Lixing Lin


2025

pdf bib
Identifying Cellular Niches in Spatial Transcriptomics: An Investigation into the Capabilities of Large Language Models
Huanhuan Wei | Xiao Luo | Hongyi Yu | Jinping Liang | Luning Yang | Lixing Lin | Alexandra Popa | Xiting Yan
Proceedings of the 63rd Annual Meeting of the Association for Computational Linguistics (Volume 1: Long Papers)

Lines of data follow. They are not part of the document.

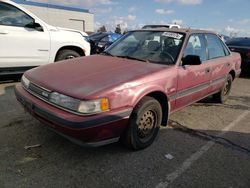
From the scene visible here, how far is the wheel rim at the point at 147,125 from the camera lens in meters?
3.21

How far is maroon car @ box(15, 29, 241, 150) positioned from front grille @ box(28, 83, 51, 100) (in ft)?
0.04

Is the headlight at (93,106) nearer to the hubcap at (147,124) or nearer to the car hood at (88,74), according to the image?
the car hood at (88,74)

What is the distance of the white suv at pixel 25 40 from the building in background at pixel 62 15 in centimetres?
2942

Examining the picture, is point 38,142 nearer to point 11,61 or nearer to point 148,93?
point 148,93

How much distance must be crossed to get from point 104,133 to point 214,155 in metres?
1.57

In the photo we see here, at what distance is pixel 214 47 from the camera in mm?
4895

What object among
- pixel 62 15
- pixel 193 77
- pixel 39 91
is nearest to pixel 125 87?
pixel 39 91

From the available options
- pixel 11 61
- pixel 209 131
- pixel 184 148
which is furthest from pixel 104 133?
pixel 11 61

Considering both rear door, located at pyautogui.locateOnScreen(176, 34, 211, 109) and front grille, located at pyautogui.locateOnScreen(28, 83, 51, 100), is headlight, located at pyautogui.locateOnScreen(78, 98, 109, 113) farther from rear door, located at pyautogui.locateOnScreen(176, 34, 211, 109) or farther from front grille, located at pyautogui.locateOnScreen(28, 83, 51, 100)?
rear door, located at pyautogui.locateOnScreen(176, 34, 211, 109)

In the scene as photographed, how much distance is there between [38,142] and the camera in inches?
130

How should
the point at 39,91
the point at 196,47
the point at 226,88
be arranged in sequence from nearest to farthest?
the point at 39,91 < the point at 196,47 < the point at 226,88

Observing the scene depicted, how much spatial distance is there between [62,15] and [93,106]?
125ft

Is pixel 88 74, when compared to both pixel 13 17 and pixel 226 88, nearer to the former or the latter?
pixel 13 17

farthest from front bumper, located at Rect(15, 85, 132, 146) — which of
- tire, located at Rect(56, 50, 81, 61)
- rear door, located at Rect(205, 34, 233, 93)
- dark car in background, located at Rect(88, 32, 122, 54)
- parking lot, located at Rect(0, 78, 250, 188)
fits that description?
dark car in background, located at Rect(88, 32, 122, 54)
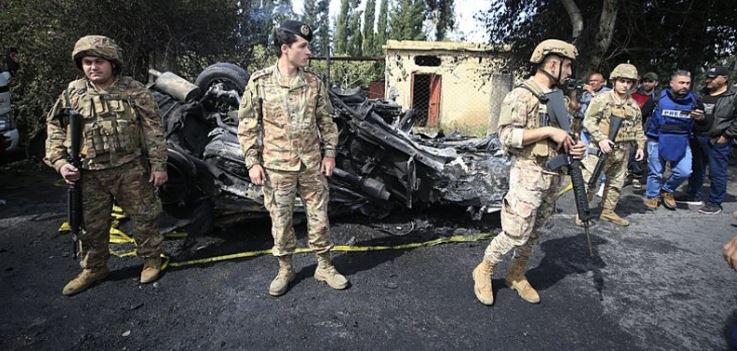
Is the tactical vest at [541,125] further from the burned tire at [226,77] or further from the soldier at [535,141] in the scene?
the burned tire at [226,77]

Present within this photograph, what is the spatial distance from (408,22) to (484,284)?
29.7 metres

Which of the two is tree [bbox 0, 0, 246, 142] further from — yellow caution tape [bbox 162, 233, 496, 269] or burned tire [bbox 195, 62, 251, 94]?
yellow caution tape [bbox 162, 233, 496, 269]

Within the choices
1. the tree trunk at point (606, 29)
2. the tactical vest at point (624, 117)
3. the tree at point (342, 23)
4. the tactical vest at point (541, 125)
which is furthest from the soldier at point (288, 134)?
the tree at point (342, 23)

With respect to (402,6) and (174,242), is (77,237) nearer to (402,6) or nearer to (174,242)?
(174,242)

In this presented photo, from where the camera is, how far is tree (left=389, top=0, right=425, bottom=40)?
1167 inches

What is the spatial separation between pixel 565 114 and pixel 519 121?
0.27 meters

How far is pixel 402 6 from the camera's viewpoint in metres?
30.6

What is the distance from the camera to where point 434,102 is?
1259 cm

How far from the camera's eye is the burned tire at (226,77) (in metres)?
4.51

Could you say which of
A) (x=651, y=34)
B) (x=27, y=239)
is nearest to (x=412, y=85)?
(x=651, y=34)

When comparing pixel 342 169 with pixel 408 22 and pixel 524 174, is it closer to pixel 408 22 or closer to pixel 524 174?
pixel 524 174

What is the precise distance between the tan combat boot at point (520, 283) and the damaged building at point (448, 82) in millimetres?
8982

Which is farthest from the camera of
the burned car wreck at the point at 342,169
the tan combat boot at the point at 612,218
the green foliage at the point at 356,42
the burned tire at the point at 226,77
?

Spatial transcriptomic technologies enable measuring gene expression profile and spatial information of cells in tissues simultaneously. Clustering of captured cells/spots in the spatial transcriptomic data is crucial for understanding tissue niches and uncovering disease-related changes.Current methods to cluster spatial transcriptomic data encounter obstacles, including inefficiency in handling multi-replicate data, lack of prior knowledge incorporation, and producing uninterpretable cluster labels.We introduce a novel approach, LLMiniST, to identify spatial niche using a zero-shot large language models (LLMs) by transforming spatial transcriptomic data into spatial context prompts, leveraging gene expression of neighboring cells/spots, cell type composition, tissue information, and external knowledge. The model was further enhanced using a two-stage fine-tuning strategy for improved generalizability. We also develop a user-friendly annotation tool to accelerate the creation of well-annotated spatial dataset for fine-tuning.Comprehensive method performance evaluations showed that both zero-shot and fine-tunned LLMiniST had superior performance than current non-LLM methods in many circumstances. Notably, the two-stage fine-tuning strategy facilitated substantial cross-subject generalizability. The results demonstrate the feasibility of LLMs for tissue niche identification using spatial transcriptomic data and the potential of LLMs as a scalable solution to efficiently integrate minimal human guidance for improved performance in large-scale datasets.